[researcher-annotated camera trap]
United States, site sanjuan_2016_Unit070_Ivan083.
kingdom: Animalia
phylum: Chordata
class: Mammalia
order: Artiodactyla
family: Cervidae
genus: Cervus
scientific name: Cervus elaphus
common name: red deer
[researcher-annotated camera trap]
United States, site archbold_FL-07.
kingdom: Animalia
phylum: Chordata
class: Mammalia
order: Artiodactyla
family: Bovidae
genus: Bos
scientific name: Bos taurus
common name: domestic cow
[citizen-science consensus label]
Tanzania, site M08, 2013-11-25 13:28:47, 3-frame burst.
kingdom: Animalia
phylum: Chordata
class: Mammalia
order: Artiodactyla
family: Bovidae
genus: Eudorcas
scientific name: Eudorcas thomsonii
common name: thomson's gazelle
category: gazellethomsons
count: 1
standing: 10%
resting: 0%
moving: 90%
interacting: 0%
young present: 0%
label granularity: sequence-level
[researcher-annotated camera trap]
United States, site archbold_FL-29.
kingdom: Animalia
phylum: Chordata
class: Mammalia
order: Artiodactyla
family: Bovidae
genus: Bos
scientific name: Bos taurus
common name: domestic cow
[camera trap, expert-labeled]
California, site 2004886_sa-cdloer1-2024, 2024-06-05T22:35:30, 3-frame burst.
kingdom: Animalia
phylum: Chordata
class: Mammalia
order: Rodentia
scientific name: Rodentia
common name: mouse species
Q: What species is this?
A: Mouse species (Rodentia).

+===+

Task instructions:
Reproduce the records in full, exactly as written.

Result of the exercise:
[researcher-annotated camera trap]
United States, site sanjuan_2016_Unit070_Ivan083.
kingdom: Animalia
phylum: Chordata
class: Mammalia
order: Artiodactyla
family: Cervidae
genus: Cervus
scientific name: Cervus elaphus
common name: red deer
[researcher-annotated camera trap]
United States, site archbold_FL-07.
kingdom: Animalia
phylum: Chordata
class: Mammalia
order: Artiodactyla
family: Bovidae
genus: Bos
scientific name: Bos taurus
common name: domestic cow
[citizen-science consensus label]
Tanzania, site M08, 2013-11-25 13:28:47, 3-frame burst.
kingdom: Animalia
phylum: Chordata
class: Mammalia
order: Artiodactyla
family: Bovidae
genus: Eudorcas
scientific name: Eudorcas thomsonii
common name: thomson's gazelle
category: gazellethomsons
count: 1
standing: 10%
resting: 0%
moving: 90%
interacting: 0%
young present: 0%
label granularity: sequence-level
[researcher-annotated camera trap]
United States, site archbold_FL-29.
kingdom: Animalia
phylum: Chordata
class: Mammalia
order: Artiodactyla
family: Bovidae
genus: Bos
scientific name: Bos taurus
common name: domestic cow
[camera trap, expert-labeled]
California, site 2004886_sa-cdloer1-2024, 2024-06-05T22:35:30, 3-frame burst.
kingdom: Animalia
phylum: Chordata
class: Mammalia
order: Rodentia
scientific name: Rodentia
common name: mouse species
Q: What species is this?
A: Mouse species (Rodentia).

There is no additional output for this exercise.